4日の日本株市場で、株価変動材料のあった銘柄の終値は次の通り。

  トヨタ自動車(7203):前週末比3.9%高の7401円。ゴールドマン・サックス証券は投資判断を「中立」から「買い」、目標株価を7600円から8500円に上げた。収益源の米国での競争環境は厳しさが増す一方、マネジメントは原点回帰としての原価低減を強力に進める姿勢を明確化していると評価した。大和証券も判断を「3(中立)」から「2(アウトパフォーム)」、目標株価を6800円から8700円に変更。欧州の環境規制が自動車各社の業績に影響を及ぼし始める中、トヨタの環境技術の優位性が再認識されやすい局面を迎えたとみている。

  SBIホールディングス(8473):4.7%高の3065円。100%子会社で仮想通貨の交換・取引サービスを行うSBIバーチャル・カレンシーズ(東京・港区)が4日、仮想通貨の現物取引サービス「VCTRADE」の提供を開始したと発表。昨年9月に仮想通貨交換業の登録を完了し、準備を進めてきた。取り扱う仮想通貨はまずXRP(リップル)とし、順次ビットコイン、ビットコインキャッシュへの拡大を予定している。

  デンソー(6902):4.8%高の5621円。トヨタの主要な電子部品事業をデンソーに集約する方向で検討を開始した。現在両社で行っている先行開発、量産開発、生産のうち、量産開発と生産をデンソーに集約する。SMBC日興証券は、トヨタグループの選択と集中を進めるプロジェクトの一環とみられるとした上で、トヨタビジネスの取り込みによる業績拡大が見込め、デンソーのメリットは大きいと評価した。

  山崎製パン(2212):14%高の2681円。7月1日出荷分から一部食パン、菓子パン製品の価格を平均3.8%値上げする。野村証券は、前期決算説明会で同社は根強い節約志向を背景に値上げに慎重だったため、今回の発表は驚きと指摘。値上げ理由を原材料高、物流・人件費の増加などとしているが、これまで製品改定などで原材料高をカバーしてきたため、後者の影響が大きいとの見方を示した。利益予想の引き上げに伴い目標株価を2300円から2600円に変更。

  レオパレス21(8848):7.3%安の691円。界壁工事の不備問題を踏まえ、SMBC日興証券は19年3月期の営業利益予想を234億円から195億円(会社計画は前期比6.8%増の245億円)、来期を269億円から229億円に減額した。補償コストのほか、レピュテーション毀損(きそん)による建築請負受注棟数の減少、契約済み受注案件のキャンセル率上昇、稼働率改善の鈍化などを織り込む。目標株価は950円から720円に変更、投資判断「2(中立)」は継続した。

  三井物産(8031):3.0%高の1980円。JPモルガン証券は投資判断を「中立」から「オーバーウエート」、目標株価を2200円から2360円に上げた。穀物事業のリストラが完了した効果は大きいほか、原油価格上昇の恩恵が総合商社の中で最も大きいにもかかわらず、株価にそれが反映されていないと指摘。

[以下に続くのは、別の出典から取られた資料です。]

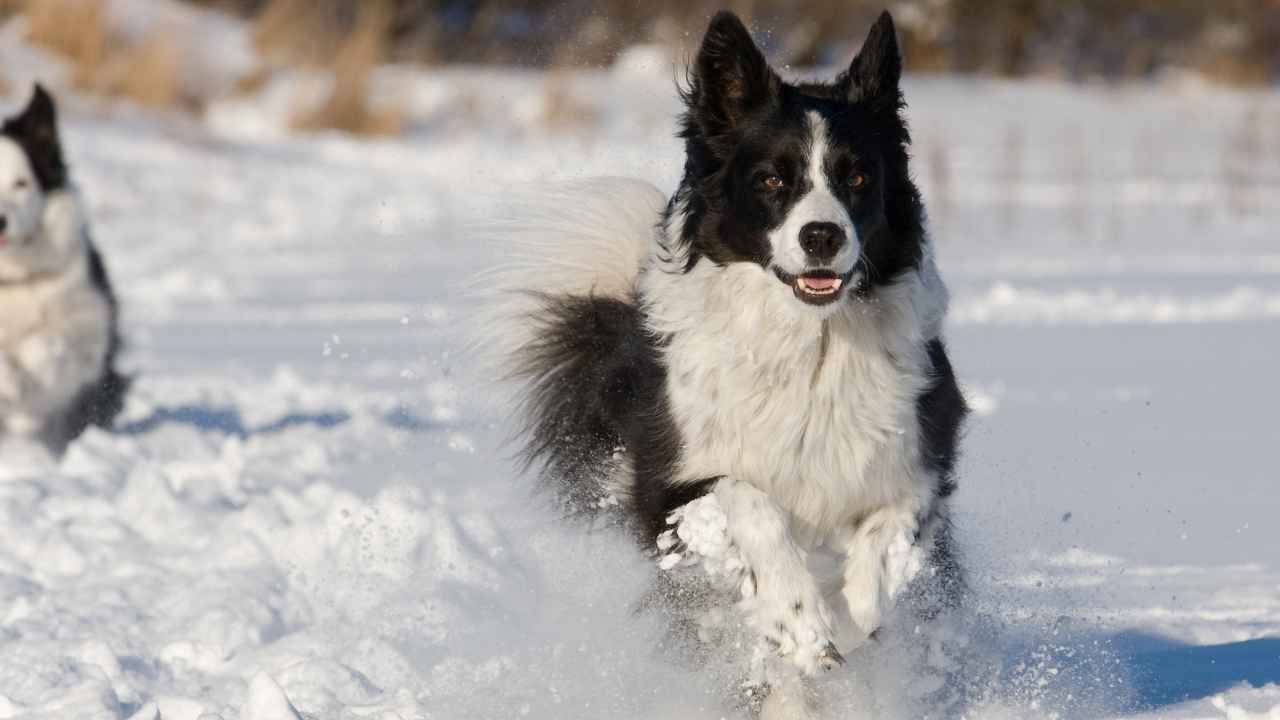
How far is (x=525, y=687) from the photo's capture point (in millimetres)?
4680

  セントラル硝子(4044):2.1%安の2395円。みずほ証券は投資判断を「中立」から「アンダーパフォーム」、目標株価を2200円から2050円に下げた。前期大幅減益からの利益改善が見込まれるが、株価関連指標での割高感は拭えないと指摘。19年3月期の営業利益予想は88億円から75億円に減額、国内ガラス事業(建築用、自動車用)の苦戦で会社計画の80億円(前期比33%増)に対し下振れを想定している。

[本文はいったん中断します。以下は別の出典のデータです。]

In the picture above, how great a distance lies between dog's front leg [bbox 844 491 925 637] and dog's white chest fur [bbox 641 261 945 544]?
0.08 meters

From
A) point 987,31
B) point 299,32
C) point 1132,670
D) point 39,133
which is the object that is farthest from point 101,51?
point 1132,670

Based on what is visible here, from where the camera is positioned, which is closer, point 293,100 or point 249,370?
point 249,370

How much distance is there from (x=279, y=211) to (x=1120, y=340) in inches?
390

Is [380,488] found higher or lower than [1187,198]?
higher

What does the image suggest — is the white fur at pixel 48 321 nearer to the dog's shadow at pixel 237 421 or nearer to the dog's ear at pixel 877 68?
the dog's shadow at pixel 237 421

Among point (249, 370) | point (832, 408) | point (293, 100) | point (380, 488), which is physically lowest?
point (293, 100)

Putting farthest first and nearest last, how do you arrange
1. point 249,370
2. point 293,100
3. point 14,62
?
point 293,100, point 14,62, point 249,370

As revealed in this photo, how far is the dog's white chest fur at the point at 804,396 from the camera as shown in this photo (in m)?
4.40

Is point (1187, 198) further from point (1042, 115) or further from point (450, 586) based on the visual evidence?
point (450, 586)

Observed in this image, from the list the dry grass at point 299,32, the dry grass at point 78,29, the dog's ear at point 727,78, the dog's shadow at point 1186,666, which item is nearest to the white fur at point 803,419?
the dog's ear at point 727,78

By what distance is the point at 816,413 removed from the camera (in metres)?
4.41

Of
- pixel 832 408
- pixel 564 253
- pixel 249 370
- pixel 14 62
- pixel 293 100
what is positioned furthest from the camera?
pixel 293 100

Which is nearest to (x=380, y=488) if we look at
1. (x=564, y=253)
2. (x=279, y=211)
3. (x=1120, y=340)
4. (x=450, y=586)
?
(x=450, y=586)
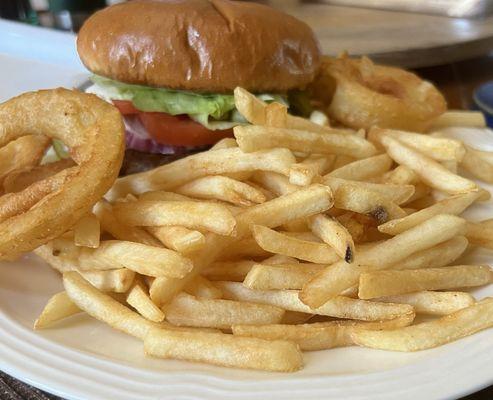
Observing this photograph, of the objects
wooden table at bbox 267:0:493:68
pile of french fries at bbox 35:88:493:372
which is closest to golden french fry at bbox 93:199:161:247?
pile of french fries at bbox 35:88:493:372

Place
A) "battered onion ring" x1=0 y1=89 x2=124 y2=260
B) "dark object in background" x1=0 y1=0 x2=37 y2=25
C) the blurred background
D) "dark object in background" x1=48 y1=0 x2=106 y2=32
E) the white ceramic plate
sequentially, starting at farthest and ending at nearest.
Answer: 1. "dark object in background" x1=0 y1=0 x2=37 y2=25
2. "dark object in background" x1=48 y1=0 x2=106 y2=32
3. the blurred background
4. "battered onion ring" x1=0 y1=89 x2=124 y2=260
5. the white ceramic plate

  日本カーボン(5302):2.8%高の6640円。ゴールドマン・サックス証券は投資判断を「中立」から「買い」、目標株価を7200円から8400円に上げた。世界的なタイト感が生まれている高品質UHP黒鉛電極の価格上昇の恩恵を受けるほか、今年度より本格出荷が始まったジェットエンジン向けのSiC繊維「ニカロン」が収益成長のドライバーとなると予測。18年12月期の営業利益予想は132億円とコンセンサスを15%上回る水準に設定した。会社計画は前期比4.3倍の110億円。

  伊藤園(2593):6.9%高の4875円。発行済み株式総数の0.25%にあたる22万株、金額で10億円を上限に自己株を取得すると1日発表した。また、18年4月期営業利益は前の期比1.2%増の220億円だった。主力のリーフ・ドリンク関連事業が増収・微増益を確保、タリーズコーヒージャパンなど飲食関連事業も増収増益となった。19年4月期は4.3%増の230億円を計画。SMBC日興証券は前期について、国内飲料が減益の中で海外成長が芽吹き始め、微増益を実現できたと指摘。販売促進費や広告費の抑制で第4四半期の営業利益率が前年の4.3%から5.1%に改善した点にも言及した。

  味の素(2802):2.5%高の2101円。野村証券は投資判断「買い」を継続、目標株価を2550円から2800円に上げた。海外の調味料、加工食品事業の増収率が堅調、課題のタイ缶コーヒーと北米冷凍食品も前期下期を底に回復局面に入るとみている。タイ缶コーヒー事業は昨年9月の物品・砂糖税導入以降、価格競争が激化したが、値上げの浸透で利益率は前期第3四半期の5%から第4四半期に7ー8%に改善したと推定。一段の競争激化の余地はないと判断する。

  科研製薬(4521):5.3%安の5750円。モルガン・スタンレーMUFG証券は投資判断を「イコールウエート」から「アンダーウエート」、目標株価を6300円から5000円に下げた。ヘルニア薬期待で株価は堅調に推移していたが、立ち上がりに時間を要し、今後は下値リスクが大きいと判断。薬価改定のマイナスの影響が8%台後半とカバレッジ医薬品企業内では小野薬品工業の13%台後半に次いで厳しいとし、来期以降も国内の薬価圧力が拡大する可能性が高いと警戒する。

  ファナック(6954):0.9%安の2万2905円。UBS証券は、工作機械セクターの受注がピークを迎えつつあるとし、投資判断を「買い」から「売り」、目標株価を3万4000円から1万9000円に下げた。スマートフォン関連需要の鈍さから工作機械受注は夏場にかけ減少、一連の弱さが徐々に自動車用途に波及するとみる。受注の伸び率は第4四半期にマイナスに転じ、2019年第1四半期に底を付けると予想した。

  ユニオンツール(6278):5.1%高の3925円。5月15日に公表した62万100株の立会外分売(6月4ー7日)を中止した。株式の流動性や分布状況の改善を図るために行うとしていたが、相場の急激な変動などで実施が困難となった場合、中止または延期する可能性があるとしていた。